Partnership Resource Centre
Case Studies - Fisher and Paykel with the EPMU – A Partnership Case Study
Contents
- The Partners
- How the EPMU and Fisher – Paykel put partnership into practice
- Positive Benefits of Partnership
Fisher & Paykel Appliances Ltd (F&P) and the Engineering, Printing and Manufacturing Union (EPMU) have built a mature and highly developed model of partnership over many years.
The Company (both managers and staff) and the Union have found some very effective ways of doing business and working together to create a successful and healthy workplace that people enjoy being a part of.
At Fisher & Paykel, partnership is part of the company's architecture, not an add-on. It is integrated into management structures and operational processes which ensure it is an integral part of every day business.
THE PARTNERS
Fisher and Paykel Appliances
The focus of this case study is on Fisher and Paykel’s Auckland based manufacturing operations which are currently part of Fisher & Paykel Appliances Ltd. The F&P Group earned revenue exceeded $1 billion for the first time in the 2004/05 financial year. F&P also has manufacturing operations in Australia and the US. Overseas sales account for over 75% of the company’s revenue making F&P a truly international company.

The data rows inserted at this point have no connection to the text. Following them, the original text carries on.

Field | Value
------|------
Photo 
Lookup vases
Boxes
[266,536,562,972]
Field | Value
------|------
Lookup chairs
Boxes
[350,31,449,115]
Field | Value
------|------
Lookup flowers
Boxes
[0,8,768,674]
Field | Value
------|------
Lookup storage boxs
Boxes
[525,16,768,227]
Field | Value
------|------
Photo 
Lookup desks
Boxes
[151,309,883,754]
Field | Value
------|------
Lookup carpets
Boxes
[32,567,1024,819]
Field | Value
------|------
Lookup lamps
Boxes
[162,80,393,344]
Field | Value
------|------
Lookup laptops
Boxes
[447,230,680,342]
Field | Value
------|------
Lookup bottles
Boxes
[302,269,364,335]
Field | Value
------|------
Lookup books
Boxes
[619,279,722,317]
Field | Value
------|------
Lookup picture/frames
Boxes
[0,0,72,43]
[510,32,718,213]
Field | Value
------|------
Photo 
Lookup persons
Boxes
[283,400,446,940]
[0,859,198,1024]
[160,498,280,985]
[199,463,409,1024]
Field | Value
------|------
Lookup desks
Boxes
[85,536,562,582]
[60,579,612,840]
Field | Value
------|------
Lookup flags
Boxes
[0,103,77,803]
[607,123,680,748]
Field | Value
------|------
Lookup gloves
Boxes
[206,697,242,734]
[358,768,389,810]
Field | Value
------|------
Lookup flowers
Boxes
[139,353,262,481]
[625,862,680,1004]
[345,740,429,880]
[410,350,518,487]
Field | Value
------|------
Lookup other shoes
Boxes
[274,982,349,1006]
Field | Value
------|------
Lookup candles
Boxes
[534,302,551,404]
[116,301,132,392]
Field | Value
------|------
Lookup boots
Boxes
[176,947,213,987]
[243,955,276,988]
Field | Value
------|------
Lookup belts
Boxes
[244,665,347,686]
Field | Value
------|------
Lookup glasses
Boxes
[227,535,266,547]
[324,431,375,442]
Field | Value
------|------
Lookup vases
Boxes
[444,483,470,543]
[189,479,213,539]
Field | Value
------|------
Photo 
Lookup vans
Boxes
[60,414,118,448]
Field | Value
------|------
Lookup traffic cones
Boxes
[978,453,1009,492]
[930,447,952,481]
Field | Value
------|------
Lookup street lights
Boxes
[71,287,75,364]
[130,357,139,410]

The Engineering, Printing and Manufacturing Union
The EPMU is the largest private sector union in New Zealand, with around 50,000 members in ten industries. It has over 1400 members and 29 delegates out of a total workforce of 3300 across the Fisher and Paykel Auckland and Dunedin plants. Each plant has a nearly full time convenor of delegates and a number of area delegates. There is also a full time Chair of Convenors paid for by the company.
The Building Blocks of Modern Partnership at Fisher & Paykel
For Fisher and Paykel, its relationship with the union is viewed as a source of competitive advantage where:
- staff interests are properly taken care of
- transaction costs associated with managing employment agreements are rationalised and
- genuine consultation with staff and unions ensures high levels of commitment to and successful adoption of change.
How the EPMU and Fisher & Paykel put partnership into practice
The composite agreement
The negotiation of a single composite agreement in the late 1980’s provided the parties with their foundation for modern partnership. The agreement has evolved over the years to comprehensively capture all wage classifications, conditions, skill development arrangements and other matters which codify processes for managing change or disagreement.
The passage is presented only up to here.